Bisnis.com, JAKARTA - Asosiasi Produsen Gelas Kaca Indonesia (APGI) membeberkan sejumlah tantangan yang disebut menghambat pertumbuhan kinerja industri. Padahal, industri kaca memiliki potensi untuk tumbuh lantaran 85% bahan baku ada di Indonesia.
Ketua APGI Henry T Susanto mengatakan, industri kaca seharusnya berkembang pesat karena 74% bahan baku merupakan pasir silika yang berkualitas di Indonesia dan 11-12% batu kapur atau limestone. Sementara itu, 14-15% soda ash masih diimpor sebanyak 1 juta ton per tahun.

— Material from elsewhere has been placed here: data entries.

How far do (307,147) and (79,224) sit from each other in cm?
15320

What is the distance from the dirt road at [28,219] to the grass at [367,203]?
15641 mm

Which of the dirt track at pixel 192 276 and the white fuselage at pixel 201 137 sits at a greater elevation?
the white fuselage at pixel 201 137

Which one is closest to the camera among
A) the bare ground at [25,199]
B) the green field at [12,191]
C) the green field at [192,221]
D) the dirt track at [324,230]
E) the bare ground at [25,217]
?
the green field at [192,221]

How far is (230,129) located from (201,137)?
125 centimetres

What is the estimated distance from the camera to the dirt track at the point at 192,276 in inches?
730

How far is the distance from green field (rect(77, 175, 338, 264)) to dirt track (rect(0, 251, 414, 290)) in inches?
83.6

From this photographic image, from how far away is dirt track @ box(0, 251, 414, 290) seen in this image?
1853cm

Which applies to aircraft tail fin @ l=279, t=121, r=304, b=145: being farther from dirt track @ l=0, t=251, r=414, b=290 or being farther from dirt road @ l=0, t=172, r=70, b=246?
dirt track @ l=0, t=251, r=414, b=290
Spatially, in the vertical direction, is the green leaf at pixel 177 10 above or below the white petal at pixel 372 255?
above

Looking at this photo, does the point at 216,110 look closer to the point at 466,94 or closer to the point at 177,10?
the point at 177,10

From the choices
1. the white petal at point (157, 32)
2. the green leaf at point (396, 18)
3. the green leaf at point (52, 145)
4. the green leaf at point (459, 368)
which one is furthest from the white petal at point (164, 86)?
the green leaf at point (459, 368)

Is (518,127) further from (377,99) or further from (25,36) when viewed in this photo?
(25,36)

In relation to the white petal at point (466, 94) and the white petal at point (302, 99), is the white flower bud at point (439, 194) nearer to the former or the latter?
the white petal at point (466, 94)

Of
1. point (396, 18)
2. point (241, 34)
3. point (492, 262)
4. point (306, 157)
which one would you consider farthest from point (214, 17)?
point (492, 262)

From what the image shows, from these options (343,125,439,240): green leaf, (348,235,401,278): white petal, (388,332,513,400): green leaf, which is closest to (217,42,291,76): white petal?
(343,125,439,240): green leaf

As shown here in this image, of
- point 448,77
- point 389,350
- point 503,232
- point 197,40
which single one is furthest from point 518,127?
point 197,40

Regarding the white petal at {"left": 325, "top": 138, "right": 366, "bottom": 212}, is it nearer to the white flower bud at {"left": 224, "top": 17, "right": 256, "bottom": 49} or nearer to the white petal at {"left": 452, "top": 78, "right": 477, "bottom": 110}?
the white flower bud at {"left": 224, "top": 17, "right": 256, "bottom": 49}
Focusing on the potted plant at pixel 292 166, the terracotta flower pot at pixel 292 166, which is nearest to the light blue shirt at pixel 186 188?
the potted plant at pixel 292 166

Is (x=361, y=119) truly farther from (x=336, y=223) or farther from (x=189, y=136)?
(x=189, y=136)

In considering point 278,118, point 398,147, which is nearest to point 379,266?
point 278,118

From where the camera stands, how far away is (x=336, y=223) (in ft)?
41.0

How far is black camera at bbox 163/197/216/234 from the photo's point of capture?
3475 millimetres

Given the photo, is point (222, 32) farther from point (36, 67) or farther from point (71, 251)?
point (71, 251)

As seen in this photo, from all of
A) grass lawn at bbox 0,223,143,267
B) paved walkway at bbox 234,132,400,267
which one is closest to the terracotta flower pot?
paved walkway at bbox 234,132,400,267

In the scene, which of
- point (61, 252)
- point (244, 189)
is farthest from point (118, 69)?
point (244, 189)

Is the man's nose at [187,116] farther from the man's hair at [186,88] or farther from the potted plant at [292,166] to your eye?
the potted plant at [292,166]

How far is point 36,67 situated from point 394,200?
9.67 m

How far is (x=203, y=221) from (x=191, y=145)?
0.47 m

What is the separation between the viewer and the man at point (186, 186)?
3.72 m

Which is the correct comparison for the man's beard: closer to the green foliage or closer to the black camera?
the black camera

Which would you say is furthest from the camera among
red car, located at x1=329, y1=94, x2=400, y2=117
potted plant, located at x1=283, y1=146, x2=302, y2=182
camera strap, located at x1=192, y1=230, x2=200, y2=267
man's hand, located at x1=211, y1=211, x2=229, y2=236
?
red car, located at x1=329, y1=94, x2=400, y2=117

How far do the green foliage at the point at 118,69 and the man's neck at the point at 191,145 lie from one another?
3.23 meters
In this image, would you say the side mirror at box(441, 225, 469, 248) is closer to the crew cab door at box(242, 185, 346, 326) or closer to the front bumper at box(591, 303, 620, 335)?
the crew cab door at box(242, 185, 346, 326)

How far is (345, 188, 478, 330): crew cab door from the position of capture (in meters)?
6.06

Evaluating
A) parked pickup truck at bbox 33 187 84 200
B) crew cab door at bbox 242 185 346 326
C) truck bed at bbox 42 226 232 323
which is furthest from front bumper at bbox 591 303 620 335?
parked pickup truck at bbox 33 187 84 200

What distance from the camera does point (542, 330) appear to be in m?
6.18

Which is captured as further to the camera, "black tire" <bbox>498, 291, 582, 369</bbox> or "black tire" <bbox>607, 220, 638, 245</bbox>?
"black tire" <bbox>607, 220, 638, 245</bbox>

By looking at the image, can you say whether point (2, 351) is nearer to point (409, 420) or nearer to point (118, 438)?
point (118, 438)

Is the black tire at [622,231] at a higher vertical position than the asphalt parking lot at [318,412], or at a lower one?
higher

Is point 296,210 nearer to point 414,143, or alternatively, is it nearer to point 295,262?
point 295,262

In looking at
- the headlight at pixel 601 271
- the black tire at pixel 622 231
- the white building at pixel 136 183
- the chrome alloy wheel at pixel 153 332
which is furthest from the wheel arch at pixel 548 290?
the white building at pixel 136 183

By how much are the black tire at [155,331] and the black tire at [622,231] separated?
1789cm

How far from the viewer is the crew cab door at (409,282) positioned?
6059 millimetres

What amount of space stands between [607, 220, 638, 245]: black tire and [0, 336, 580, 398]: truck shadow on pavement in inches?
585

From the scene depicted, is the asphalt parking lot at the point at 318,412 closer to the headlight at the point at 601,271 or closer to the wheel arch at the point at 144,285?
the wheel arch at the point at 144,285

"The only problem-nya adalah di Indonesia, industrinya ada di hulu sama di hilir. Di tengah-tengahnya [intermediate/antara], itu banyak yang kosong. Kita butuh warna, cobalt oxide, selenium oxide nggak ada, nggak ada yang bikin itu," kata Henry dikutip Jumat (31/5/2024).
Padahal, menurut Henry, kualitas pasir silika di Indonesia sangat mumpuni. Namun, karena industri intermediate atau antaranya tidak ada di Indonesia, maka selama ini meterial tersebut diekspor mentah-mentah untuk diolah menjadi barang setengah jadi.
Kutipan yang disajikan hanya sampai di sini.